Geminid Meteor Shower
This year the Geminid Meteor Shower peaks on the morning of December 14th. Most meteor showers are best before dawn, but the Geminids are best a little earlier, peaking around 2:00 am. You might be able to see some late evening meteors too. No telescopes necessary! Bundle up warm, grab a lawn chair, a blanket, and a hot beverage – and bring a friend. Relax, gaze upwards, and most importantly, be patient.
The peak rate is about 120 meteors per hour, under skies far from city lights.
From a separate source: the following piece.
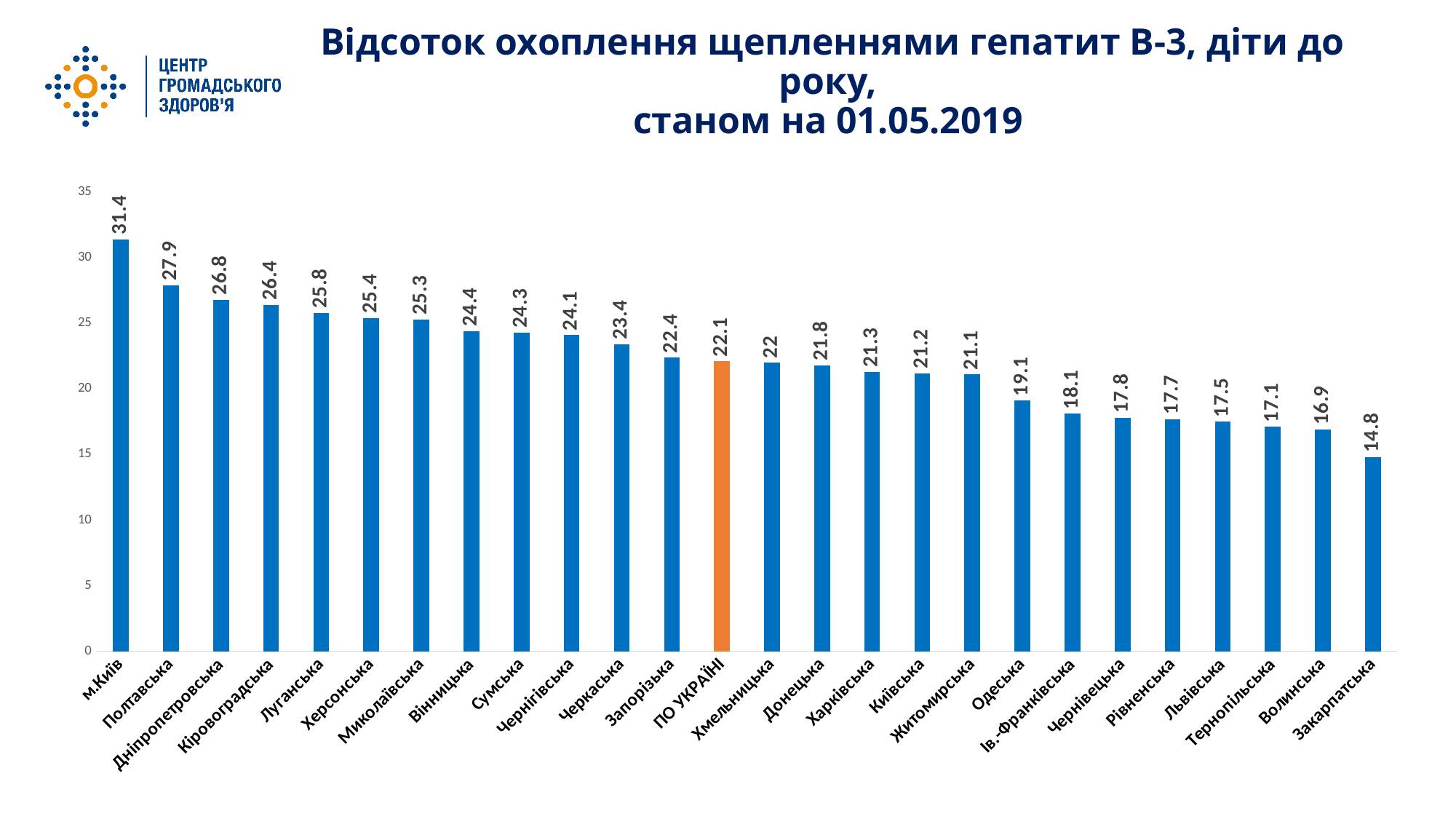
What is the value for ПО УКРАЇНІ? 22.1 Is the value for Хмельницька greater or less than 20? greater Which category has the lowest value? Закарпатська Which category has the highest value? м.Київ How many categories are shown on the x axis? 26 What is the value for Одеська? 19.1 What is the difference between the values for м.Київ and Закарпатська? 16.6 What is the difference between the values for Полтавська and ПО УКРАЇНІ? 5.8 Which is larger, the value for Луганська or the value for Волинська? Луганська What kind of chart is shown on the slide? bar chart What is the value for м.Київ? 31.4 Which bar is coloured orange instead of blue? ПО УКРАЇНІ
That sounds like a lot, but it’s only 2 per minute on average for the entire sky, under the darkest, clearest conditions, at the peak of the shower. This year, a bright Moon will make it hard to see all but the brightest meteors. If the weather looks bad for the morning of the 14th, try some mornings a few days before or after the peak.
The Geminids get their name from the constellation Gemini the Twins. Geminid meteors may appear anywhere in the sky, but they all will appear to be coming from the direction of Gemini.